「子供たちは、心の安全基地としては教師を選択しない」。そんな、ある意味衝撃的とも言える論文の内容を紹介しているのは、現役小学校教師の松尾英明さん。松尾さんは今回、自身の無料メルマガ『「二十代で身につけたい!」教育観と仕事術』で、子供たちが誰を「心の安全基地」の対象としているのかを記すとともに、教室で求められる「教師の役割」を考察しています。
教師は子どもの心の安全基地になり得ない
最近の読んだ心理学の論文からの学び。課題で読んだ論文なのだが、これが非常にためになった。次の論文である。

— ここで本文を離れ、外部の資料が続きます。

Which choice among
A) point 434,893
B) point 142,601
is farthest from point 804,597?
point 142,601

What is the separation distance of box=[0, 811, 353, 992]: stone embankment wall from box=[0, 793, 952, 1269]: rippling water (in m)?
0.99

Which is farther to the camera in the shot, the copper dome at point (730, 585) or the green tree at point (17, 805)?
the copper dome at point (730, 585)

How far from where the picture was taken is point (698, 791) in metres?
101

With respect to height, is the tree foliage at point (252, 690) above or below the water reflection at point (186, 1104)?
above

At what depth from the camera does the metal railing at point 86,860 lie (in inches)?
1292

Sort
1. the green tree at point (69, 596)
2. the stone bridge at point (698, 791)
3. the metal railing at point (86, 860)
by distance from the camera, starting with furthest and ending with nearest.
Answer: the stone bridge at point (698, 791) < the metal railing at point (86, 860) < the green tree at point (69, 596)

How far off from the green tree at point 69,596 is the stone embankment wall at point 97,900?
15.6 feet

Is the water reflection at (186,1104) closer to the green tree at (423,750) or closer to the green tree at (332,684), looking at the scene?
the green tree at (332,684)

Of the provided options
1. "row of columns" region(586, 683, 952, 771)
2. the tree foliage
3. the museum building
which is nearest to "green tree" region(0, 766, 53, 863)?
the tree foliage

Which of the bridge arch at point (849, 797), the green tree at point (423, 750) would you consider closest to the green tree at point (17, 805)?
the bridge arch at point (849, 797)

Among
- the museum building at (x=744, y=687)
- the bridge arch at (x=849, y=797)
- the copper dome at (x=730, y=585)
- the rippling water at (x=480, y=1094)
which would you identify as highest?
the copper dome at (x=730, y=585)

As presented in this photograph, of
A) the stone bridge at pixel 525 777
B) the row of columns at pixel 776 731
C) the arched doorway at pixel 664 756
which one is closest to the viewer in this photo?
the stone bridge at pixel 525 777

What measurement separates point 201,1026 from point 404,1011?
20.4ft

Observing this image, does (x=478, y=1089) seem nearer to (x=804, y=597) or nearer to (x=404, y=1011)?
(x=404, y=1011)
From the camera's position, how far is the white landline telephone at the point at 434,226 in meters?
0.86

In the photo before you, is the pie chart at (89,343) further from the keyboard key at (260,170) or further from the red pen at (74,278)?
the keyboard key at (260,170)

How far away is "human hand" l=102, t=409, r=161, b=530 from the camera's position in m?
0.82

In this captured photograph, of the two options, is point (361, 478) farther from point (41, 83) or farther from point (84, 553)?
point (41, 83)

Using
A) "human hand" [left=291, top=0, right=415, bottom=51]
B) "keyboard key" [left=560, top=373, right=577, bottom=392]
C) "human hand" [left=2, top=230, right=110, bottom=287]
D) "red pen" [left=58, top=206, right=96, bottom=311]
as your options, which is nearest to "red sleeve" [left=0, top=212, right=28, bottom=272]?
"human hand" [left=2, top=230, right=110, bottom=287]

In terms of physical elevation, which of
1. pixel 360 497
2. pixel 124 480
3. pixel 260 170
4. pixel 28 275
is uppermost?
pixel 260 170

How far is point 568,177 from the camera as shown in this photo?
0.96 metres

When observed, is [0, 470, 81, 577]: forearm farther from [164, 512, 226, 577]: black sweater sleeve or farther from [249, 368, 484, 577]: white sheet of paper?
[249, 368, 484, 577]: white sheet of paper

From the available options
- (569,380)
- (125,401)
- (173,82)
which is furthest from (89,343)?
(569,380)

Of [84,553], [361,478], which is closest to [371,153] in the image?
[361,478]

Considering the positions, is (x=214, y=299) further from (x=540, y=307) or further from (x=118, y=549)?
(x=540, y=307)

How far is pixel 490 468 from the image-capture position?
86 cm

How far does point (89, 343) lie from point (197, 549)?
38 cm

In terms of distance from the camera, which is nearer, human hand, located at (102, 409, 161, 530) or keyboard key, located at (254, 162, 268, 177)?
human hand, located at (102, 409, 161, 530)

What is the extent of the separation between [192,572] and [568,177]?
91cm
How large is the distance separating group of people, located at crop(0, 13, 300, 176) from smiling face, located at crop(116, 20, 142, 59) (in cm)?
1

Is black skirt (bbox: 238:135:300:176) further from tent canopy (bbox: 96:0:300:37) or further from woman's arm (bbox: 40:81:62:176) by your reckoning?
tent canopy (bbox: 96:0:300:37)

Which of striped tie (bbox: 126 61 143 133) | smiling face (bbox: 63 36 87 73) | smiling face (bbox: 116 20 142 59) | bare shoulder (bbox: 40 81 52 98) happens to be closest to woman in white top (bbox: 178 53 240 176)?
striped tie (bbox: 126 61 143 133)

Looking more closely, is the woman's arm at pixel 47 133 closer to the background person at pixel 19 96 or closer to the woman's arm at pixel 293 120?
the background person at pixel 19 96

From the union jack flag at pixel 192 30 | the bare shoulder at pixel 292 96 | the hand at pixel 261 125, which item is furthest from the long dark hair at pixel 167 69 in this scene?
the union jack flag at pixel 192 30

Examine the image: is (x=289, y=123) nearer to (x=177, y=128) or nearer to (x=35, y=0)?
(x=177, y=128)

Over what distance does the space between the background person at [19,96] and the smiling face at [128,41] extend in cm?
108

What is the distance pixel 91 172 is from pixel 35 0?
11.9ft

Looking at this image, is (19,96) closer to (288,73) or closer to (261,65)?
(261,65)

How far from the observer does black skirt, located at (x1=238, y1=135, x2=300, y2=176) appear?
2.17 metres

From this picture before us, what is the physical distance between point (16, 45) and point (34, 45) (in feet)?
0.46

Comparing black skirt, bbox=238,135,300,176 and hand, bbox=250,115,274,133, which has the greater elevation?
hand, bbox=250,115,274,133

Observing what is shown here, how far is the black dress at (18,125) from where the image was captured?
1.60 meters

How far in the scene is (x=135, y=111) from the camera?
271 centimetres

「児童期中・後期におけるアタッチメント・ネットワークを構成する成員の検討―児童用アタッチメント機能尺度を作成して―」
村上達也 櫻井茂男 教育心理学研究、2014,62,24-37
ちなみにアタッチメントというのは、愛着行動のことである。「恐れや不安の情動がある時に、安全を回復・維持しようとする傾向性」を指す。つまり、危ない時の「避難場所」であり、次へ挑戦する準備のための「安全基地」の役割である。
その第一対象だが、乳幼児期から低学年ぐらいまでは当然「母親」である。もうここ以外存在しないに等しい。
しかしこれが、小4から小6にかけて、友達が第一対象に移っていく。母親は順調に順位を下げて、3番手以降になる。つまり、親ではなく、友達を自分の「避難場所」「安全基地」にしたいと思うようになる。これが、自立に向けた健全で自然な発達の姿である。
さて、この論文を読むとはっきりとわかるのが、子どもにとっての教師の存在である。教師自身は、子どもにとってこの「避難場所」「安全基地」として、どのあたりに位置するのか。
何と、4番手以内にすら入らない(ちなみに他の研究によると、小学校高学年の子どものアタッチメント対象の人数は平均4人程度までである)。アタッチメント対象として教師を選ぶ子どもは、どの年齢においても、ほぼ「0」である。
教師こそが教室の安全・安心を確保する立場だというのに、これはどういうことなのか。
つまり教師の中心的な仕事は、「集団における安全と安心の仕組みづくり」の方なのである。どちらかというと、ある種システムエンジニアリング的であり、環境づくりの仕事の方である。
一方の個人的なアタッチメント対象はあくまで親、友人。職場に例えるなら、社長はリーダーとして集団の方針を示してまとめるのが仕事である。一般的な関係として、上司の立場は、母親でも友人でもない(映画『釣りバカ日誌』のような社長と部下との対等な友人関係も、ないことはないが、例外的である)。
教室で求められる教師の役割は、心の治療役というより、問題解決のための具体的かつ実質的な施策をうつ解決者の役割である。
本音で単なる愚痴や甘えが出せるのは、低学年までは母親、高学年以降は友人である。大人に例えるなら、集団のリーダーである社長に、仕事の愚痴は言えない(「評価者」としての側面をもつのであれば、尚更である)。そういうものである。
「子どもの心に寄り添う」ということは、何よりとても大切である。しかしそれは、どちらかというと教師の側がもつべき姿勢であり、子どもが教師に寄り添うわけでは決してないということである。
教師に求められる役割は、癒し役ではなく、安全・安心の仕組みづくり。子どもの苦しみやニーズを読み取り、具体的な策を次々とうつこと。「いい人」だけではやっていけないというのは、この辺りからもいえそうである。